▶ **Task requirements**:
Copy the talk-page discussion below from "Only simplicity, correctness, consistency, completeness" to "December 2008 (UTC)", substituting "muddled" for "jumbled".

▶ **Text section**:
■ ■ ■ ■ ■ ■ ■
At MIT and Stanford AI labs, there was frustration about the popularity of C and UNIX, and the decline of interest in LISP. At Bell Labs, there was a strong distrust of AI, which they considered a source of fraud in the computer-science community. Also a distrust of "hacker" programming, which the Bell Labs UNIX authors thought was sloppy and verbose.
It's an important period because this contention is also part of the context for the creation of the GNU project, which originally had a strong anti-UNIX motivation (even though for a long time, it was largely a rewrite of /usr/bin commands from UNIX). —Preceding unsigned comment added by DonPMitchell ( talk • contribs)
The following paragraph from the article, although it may describe what Gabriel wrote, does not fit the facts:
"Gabriel argues that "Worse is better" produces more successful software than the "MIT approach". As long as the initial program is basically good, it is easier to port to new machines and situations, and will take much less time and effort to implement initially. Thus its use will spread rapidly, long before a program developed using the "MIT approach" has a chance to be developed and deployed."
According to wikipedia, Lisp appeared in 1958 while C appeared fourteen years later in 1972. The paragraph appears to allude to the phenomenon of path dependence in programming languages; whether or not such path dependence exists, the phenomenon would favor Lisp, not C. Is there some other interpretation of this paragraph that jives with the facts? I think the facts should be clarified. Mistercupcake 02:16, 7 March 2007 (UTC)
Getting back to the original statement quoted at the top, I find the abstract notion of "new situations" more relevant and conceptually important that "porting to new machines," which is a more concrete example of the previous abstraction. I've changed the order in the phrasing of that sentence, although I'd prefer to totally rewrite it. After all, such a problem is specifically addressed by efforts like JAVA, bypassing (however unsuccessfully) the principle. Easier to port or even the tendency to be easierto port should be subsumed in "more adaptive." Cuvtixo 19:05, 6 July 2007 (UTC)
Only simplicity, correctness, consistency, completeness matters finally, the rest is wordplay. V4vijayakumar 05:32, 16 November 2006 (UTC)
I find some of the ideas better expressed in the anniversary edition of The Mythical Man-Month by Fred Brooks- Basically, the idea of Simplicity trumping all seems to be far the most valuable insight from Gabriel. Interface vs impementation makes some sense, but everything else is jumbled.
Cuvtixo 16:04, 6 July 2007 (UTC)
I can't be the first person to notice this, but...come on, hasn't this guy ever heard of Kurt Gödel? :P -- Shay Guy ( talk) 06:33, 10 September 2008 (UTC)
To me first indicates that guys at MIT do it this way. The second is it's called that way for some reason. Shouldn't it be changed to "MIT approach" ?? 84.16.123.194 ( talk) 00:48, 7 December 2008 (UTC)
Why is "worse is better" called New Jersey style? What has New Jersey to do with it? —Preceding unsigned comment added by 77.191.28.30 ( talk) 19:53, 22 June 2009 (UTC)
It's called the New Jersey style because Bell Labs is in NJ. Bell Labs is where the C language came from. In his original essay, C was the "worse." Jthemphill ( talk) 09:10, 7 December 2011 (UTC)
"In concrete terms, even though Lisp compilers in 1987 were about as good as C compilers, there are many more compiler experts who want to make C compilers better than want to make Lisp compilers better." I'm not a native English speaker but the last part of that sentence strikes me as grammatically incorrect. I also could not find a source for that quotation.
■ ■ ■ ■ ■ ■ ■
▶ **Recorded data**:
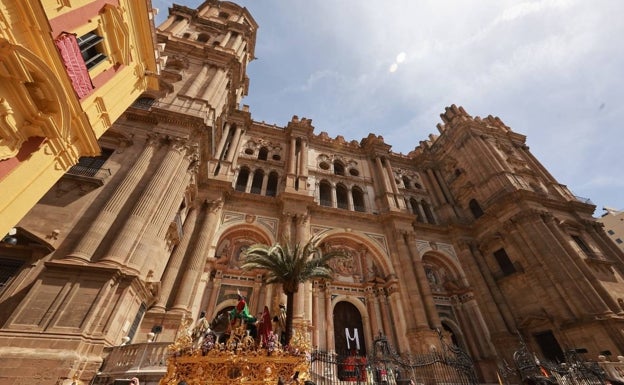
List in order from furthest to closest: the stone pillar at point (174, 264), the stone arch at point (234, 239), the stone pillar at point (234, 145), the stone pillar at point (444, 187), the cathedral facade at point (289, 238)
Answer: the stone pillar at point (444, 187) < the stone pillar at point (234, 145) < the stone arch at point (234, 239) < the stone pillar at point (174, 264) < the cathedral facade at point (289, 238)

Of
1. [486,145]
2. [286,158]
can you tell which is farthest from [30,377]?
[486,145]

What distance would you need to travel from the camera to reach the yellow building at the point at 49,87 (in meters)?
5.20

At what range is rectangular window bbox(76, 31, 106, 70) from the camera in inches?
■ ■ ■ ■ ■ ■ ■
▶ **Reply**:
Only simplicity, correctness, consistency, completeness matters finally, the rest is wordplay. V4vijayakumar 05:32, 16 November 2006 (UTC)
I find some of the ideas better expressed in the anniversary edition of The Mythical Man-Month by Fred Brooks- Basically, the idea of Simplicity trumping all seems to be far the most valuable insight from Gabriel. Interface vs impementation makes some sense, but everything else is muddled.
Cuvtixo 16:04, 6 July 2007 (UTC)
I can't be the first person to notice this, but...come on, hasn't this guy ever heard of Kurt Gödel? :P -- Shay Guy ( talk) 06:33, 10 September 2008 (UTC)
To me first indicates that guys at MIT do it this way. The second is it's called that way for some reason. Shouldn't it be changed to "MIT approach" ?? 84.16.123.194 ( talk) 00:48, 7 December 2008 (UTC)